§ **PARTS OF THE EXERCISE**:
**a)** Using the Bobby McKay profile, answer each question on its own line.
(i) In which city was he born?
(ii) For which team did he play from 1928 to 1930?
(iii) How many appearances did he make for Scotland in 1927?
**b)** Show every line of the entries that contains the word "nearer".

§ **PAGE TEXT**:
Bobby McKay

Personal information
- Full name: Robert McInnes McKay
- Date of birth: 2 September 1900
- Place of birth: Glasgow, Scotland
- Date of death: 24 May 1977 (aged 76)
- Place of death: Glasgow, Scotland
- Position(s): Inside right

Youth career
- Quarry Brae
- Parkhead White Rose

Senior career*
- Years: Team / Apps / (Gls)
- Vale of Clyde
- Parkhead
- Neilston Victoria
- 1921–1925: Morton / 142 / (28)
- 1925–1926: Rangers / 25 / (7)
- 1926–1928: Newcastle United / 28 / (11)
- 1928–1930: Sunderland / 49 / (17)
- 1930–1932: Charlton Athletic / 49 / (8)
- 1932–1935: Bristol Rovers / 91 / (17)
- 1935–1936: Newport County

International career
- 1925: Scottish Football League XI / 1 / (0)
- 1927: Scotland / 1 / (0)

§ **INFORMATION SHOWN**:

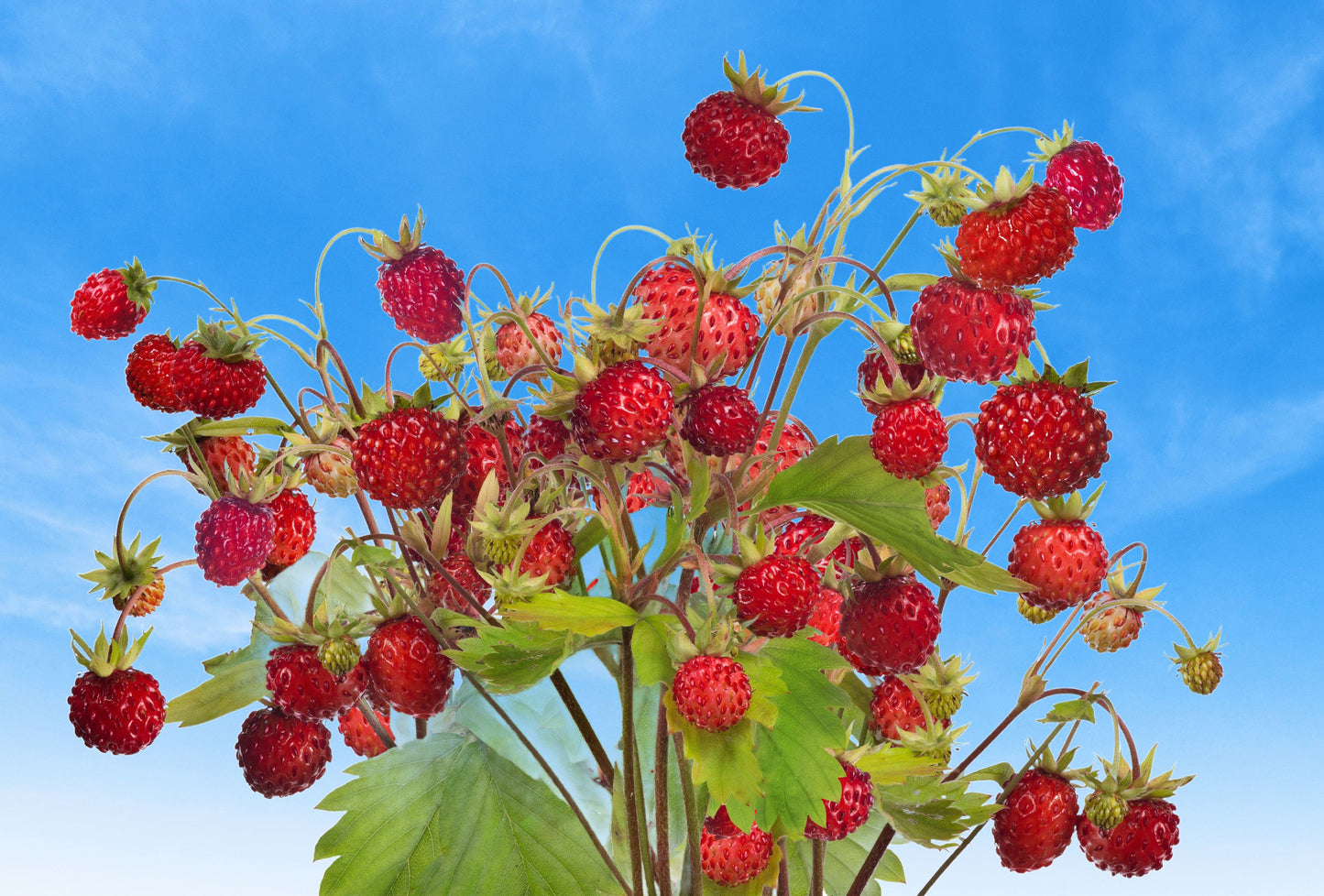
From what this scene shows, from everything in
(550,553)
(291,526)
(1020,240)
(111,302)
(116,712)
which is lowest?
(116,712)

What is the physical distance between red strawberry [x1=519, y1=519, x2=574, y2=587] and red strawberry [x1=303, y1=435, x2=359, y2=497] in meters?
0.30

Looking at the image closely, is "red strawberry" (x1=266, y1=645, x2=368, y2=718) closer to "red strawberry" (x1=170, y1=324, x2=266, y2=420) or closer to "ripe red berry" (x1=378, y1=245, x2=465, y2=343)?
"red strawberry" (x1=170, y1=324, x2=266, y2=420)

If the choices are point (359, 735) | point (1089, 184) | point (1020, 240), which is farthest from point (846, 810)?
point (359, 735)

--

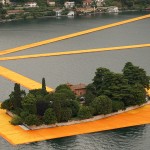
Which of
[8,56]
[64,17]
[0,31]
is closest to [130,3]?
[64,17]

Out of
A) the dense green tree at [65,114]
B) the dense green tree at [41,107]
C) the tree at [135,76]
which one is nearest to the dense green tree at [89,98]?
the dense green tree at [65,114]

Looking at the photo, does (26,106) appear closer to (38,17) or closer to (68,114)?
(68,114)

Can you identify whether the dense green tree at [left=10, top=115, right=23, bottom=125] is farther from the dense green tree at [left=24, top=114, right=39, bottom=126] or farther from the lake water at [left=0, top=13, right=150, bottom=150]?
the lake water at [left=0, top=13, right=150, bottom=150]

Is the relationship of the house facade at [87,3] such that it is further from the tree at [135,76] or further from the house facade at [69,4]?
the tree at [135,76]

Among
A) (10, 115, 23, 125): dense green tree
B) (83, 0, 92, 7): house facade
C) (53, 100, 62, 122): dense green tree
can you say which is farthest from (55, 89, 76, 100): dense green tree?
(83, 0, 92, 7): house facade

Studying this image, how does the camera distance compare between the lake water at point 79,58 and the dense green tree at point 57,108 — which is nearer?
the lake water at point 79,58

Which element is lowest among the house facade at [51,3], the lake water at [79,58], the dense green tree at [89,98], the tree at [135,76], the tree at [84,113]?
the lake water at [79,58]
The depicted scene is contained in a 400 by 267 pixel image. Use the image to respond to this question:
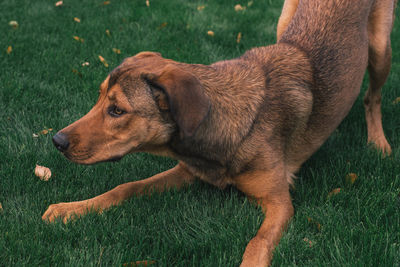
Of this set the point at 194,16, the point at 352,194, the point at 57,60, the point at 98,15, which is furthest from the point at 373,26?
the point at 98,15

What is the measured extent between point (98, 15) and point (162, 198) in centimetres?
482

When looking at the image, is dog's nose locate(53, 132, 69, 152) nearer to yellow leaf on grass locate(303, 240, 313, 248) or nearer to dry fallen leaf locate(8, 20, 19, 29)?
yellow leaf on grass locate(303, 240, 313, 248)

§ **PER-TASK ANSWERS**:
**a)**
(i) Glasgow, Scotland
(ii) Sunderland
(iii) 1

**b)**
Studying this image, how does the camera distance compare between the lake water at point 79,58 and the dense green tree at point 57,108 — which is nearer?
When looking at the image, is dog's nose locate(53, 132, 69, 152) nearer to yellow leaf on grass locate(303, 240, 313, 248) or nearer to dry fallen leaf locate(8, 20, 19, 29)?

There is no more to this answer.